* **ОТРЫВОК ДЛЯ ЧТЕНИЯ**
Неоднозначное восприятие этой дуалистичности, свойственной поэту от природы, находим и в критических отзывах его современников. Саркастически преподнеся творчество «сладкогласного, солнцем венчанного певца», Евг. Л. (Е. А. Ляцкий) в «литературном обозрении» сообщает: «Чтобы не отстать от философического духа времени, я создал свою философию и назвал её “бальмонтизмом”. Она представляла собой утончённый синтез двух основных систем: “оргиазма” и “вакхизма”, которым суждено было сыграть столь роковую роль в истории человечества. И когда, проповедуя её, я стал проводить мою систему в жизнь, весь мир для меня изменился и ожил. Всё опрокинулось вверх дном: боги, бесы, люди, скоты – всё завертелось в каком­то калейдоскопе. Окружённый вечностью, я плавал в бесконечности, вокруг плясали млечности, а друзья мои хором пели торжественную кантату:

“Есть безгласность и тишь у преддверия Вечности.
Есть слова, что живут, но без речи, не тут.
Есть полёт облаков, переливы их млечности.
Есть минутный восторг, есть покой Бесконечности,
И красивы цветы, что весною цветут”…» [13].

«Желание отрешиться от условий времени и пространства и всецело уйти в царство мечты» – как основную черту в творчестве Бальмонта – выделяет С. А. Венгеров. Поэт, по мнению критика (заметим, более спокойного в своих оценках, хоть и не всегда бесспорных), «поёт по преимуществу небо, звёзды, море, солнце, “безбрежности”, “мимолётности”, “тишину”, “прозрачность”, “мрак”, “хаос”, “вечность”, “высоту”, сферы, лежащие “за пределами предельного”. Эти отвлечённые понятия поэт для вящей персонификации даже пишет с большой буквы, он обращается с ними как с живыми реальностями и в этом отношении он, после Тютчева, бесспорно, самый проникновенный среди русских поэтов пантеист. Но собственно живую, реальную природу – дерево, траву, синеву, плеск он совсем не чувствует и описывать почти и не пытается. Его интересует только отвлечённая субстанция природы как целого. <…> Настоящих поэтических, т. е. живописных образов у него нет, он весь в эпитетах, в отвлечённых определениях, в перенесении своих собственных ощущений на неодушевлённую природу. Пред нами, таким образом, типичная символическая поэзия, поэзия смутных настроений и туманных очертаний, поэзия рефлексии по преимуществу, в которой живая непосредственная впечатлительность отступает на второй план, а на первый выдвигается стремление к синтезу, к философскому уяснению общих основ мировой жизни». «Несомненно, однако, – заключает критик свою мысль, – что в пантеизме Бальмонта чересчур много искусственного и напряжённо­изысканного. Художественный подлинный поэтический пантеизм должен вытекать из непосредственной повышенной чуткости к явлениям мировой общности, из особенной и непременно живой восприимчивости к всемирному единству. В пантеизме же Бальмонта слишком много надуманного. <…> И этот элемент надуманной вычурности, форсирования вообще, составляет самую слабую сторону бесспорно крупного дарования Бальмонта. Ему недостаёт той простоты и искренности, которыми так сильна русская поэзия в наилучших своих проявлениях» [14].

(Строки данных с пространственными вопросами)
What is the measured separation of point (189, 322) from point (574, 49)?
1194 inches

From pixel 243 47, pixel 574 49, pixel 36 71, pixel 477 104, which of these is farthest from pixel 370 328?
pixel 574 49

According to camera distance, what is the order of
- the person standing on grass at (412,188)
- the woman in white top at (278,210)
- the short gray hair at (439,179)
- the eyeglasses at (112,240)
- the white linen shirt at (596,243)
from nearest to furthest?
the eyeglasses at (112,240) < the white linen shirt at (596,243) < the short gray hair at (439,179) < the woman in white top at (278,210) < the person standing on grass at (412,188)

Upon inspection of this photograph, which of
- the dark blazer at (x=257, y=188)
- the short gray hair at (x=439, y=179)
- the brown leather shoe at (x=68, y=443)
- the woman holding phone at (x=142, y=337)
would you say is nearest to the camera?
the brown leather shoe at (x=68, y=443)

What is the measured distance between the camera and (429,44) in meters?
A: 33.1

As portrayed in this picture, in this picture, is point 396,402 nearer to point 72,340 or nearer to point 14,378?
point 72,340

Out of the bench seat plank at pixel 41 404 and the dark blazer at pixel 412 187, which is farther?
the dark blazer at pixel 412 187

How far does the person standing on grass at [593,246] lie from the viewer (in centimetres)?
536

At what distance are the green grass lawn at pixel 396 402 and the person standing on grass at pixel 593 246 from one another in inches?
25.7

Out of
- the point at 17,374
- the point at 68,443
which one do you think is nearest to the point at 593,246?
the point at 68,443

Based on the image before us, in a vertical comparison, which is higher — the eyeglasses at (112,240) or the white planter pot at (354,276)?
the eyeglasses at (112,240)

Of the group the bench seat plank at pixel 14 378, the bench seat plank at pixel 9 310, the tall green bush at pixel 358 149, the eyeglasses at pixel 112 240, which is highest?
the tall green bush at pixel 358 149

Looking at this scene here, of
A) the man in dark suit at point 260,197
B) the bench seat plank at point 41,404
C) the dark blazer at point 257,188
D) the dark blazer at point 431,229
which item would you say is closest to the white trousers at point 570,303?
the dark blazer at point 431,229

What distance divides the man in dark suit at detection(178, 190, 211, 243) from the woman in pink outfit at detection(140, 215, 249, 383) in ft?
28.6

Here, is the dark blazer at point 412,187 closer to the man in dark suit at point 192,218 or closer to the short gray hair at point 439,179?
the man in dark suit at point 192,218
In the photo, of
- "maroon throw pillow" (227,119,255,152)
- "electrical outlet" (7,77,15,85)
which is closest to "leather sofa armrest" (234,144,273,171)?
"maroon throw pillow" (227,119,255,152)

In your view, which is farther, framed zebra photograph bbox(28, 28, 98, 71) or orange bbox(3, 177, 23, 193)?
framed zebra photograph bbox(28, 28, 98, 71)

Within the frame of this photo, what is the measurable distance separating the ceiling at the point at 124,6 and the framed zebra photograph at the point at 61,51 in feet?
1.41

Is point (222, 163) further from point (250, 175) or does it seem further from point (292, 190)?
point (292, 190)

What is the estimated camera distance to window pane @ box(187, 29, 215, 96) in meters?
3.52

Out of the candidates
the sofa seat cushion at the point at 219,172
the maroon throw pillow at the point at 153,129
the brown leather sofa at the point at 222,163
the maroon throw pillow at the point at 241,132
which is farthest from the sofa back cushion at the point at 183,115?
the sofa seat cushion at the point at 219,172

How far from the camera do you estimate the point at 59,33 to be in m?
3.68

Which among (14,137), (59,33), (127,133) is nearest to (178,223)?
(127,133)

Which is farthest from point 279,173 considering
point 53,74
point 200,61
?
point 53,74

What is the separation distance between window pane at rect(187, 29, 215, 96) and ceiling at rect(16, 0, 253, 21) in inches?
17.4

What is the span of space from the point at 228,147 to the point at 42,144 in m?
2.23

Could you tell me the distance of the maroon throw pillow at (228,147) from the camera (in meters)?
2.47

--

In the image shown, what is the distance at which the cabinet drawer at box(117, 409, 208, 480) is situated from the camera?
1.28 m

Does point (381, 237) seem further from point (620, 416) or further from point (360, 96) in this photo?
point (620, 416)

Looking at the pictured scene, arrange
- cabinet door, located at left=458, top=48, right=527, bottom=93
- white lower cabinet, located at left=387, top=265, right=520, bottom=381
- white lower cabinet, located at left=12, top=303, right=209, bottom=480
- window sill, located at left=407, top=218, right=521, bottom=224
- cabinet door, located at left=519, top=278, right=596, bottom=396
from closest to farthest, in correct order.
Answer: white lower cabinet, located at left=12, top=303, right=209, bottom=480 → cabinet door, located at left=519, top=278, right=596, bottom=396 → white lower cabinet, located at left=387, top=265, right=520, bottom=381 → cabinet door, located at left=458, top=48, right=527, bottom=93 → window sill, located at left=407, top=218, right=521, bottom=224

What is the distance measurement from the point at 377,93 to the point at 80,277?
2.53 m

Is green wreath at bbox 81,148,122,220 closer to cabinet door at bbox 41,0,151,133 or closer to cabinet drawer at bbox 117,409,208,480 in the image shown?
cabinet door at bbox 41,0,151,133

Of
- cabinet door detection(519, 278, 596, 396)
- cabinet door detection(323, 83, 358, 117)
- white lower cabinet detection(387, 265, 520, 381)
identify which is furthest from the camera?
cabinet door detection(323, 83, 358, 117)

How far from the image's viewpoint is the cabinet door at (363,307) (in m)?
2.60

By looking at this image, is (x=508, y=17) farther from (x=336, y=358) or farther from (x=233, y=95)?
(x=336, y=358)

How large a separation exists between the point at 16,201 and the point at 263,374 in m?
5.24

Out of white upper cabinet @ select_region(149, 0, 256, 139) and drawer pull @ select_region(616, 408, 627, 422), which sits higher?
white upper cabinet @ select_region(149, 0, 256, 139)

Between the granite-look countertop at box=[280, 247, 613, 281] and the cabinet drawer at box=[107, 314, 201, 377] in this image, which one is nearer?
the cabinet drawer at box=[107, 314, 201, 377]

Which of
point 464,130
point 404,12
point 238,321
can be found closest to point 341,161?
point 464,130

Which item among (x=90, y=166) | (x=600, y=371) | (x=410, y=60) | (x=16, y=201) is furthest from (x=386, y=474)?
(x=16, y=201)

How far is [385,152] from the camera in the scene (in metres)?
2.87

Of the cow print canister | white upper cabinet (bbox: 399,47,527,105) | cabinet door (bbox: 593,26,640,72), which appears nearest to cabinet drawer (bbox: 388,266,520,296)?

* **ЗАДАНИЕ И ТРЕБОВАНИЯ**
Переведите на английский язык следующее предложение из отрывка: «Его интересует только отвлечённая субстанция природы как целого». При выполнении опирайтесь исключительно на отрывок.

* **ПРАВИЛЬНЫЙ ОТВЕТ**
He is interested only in the abstract substance of nature as a whole.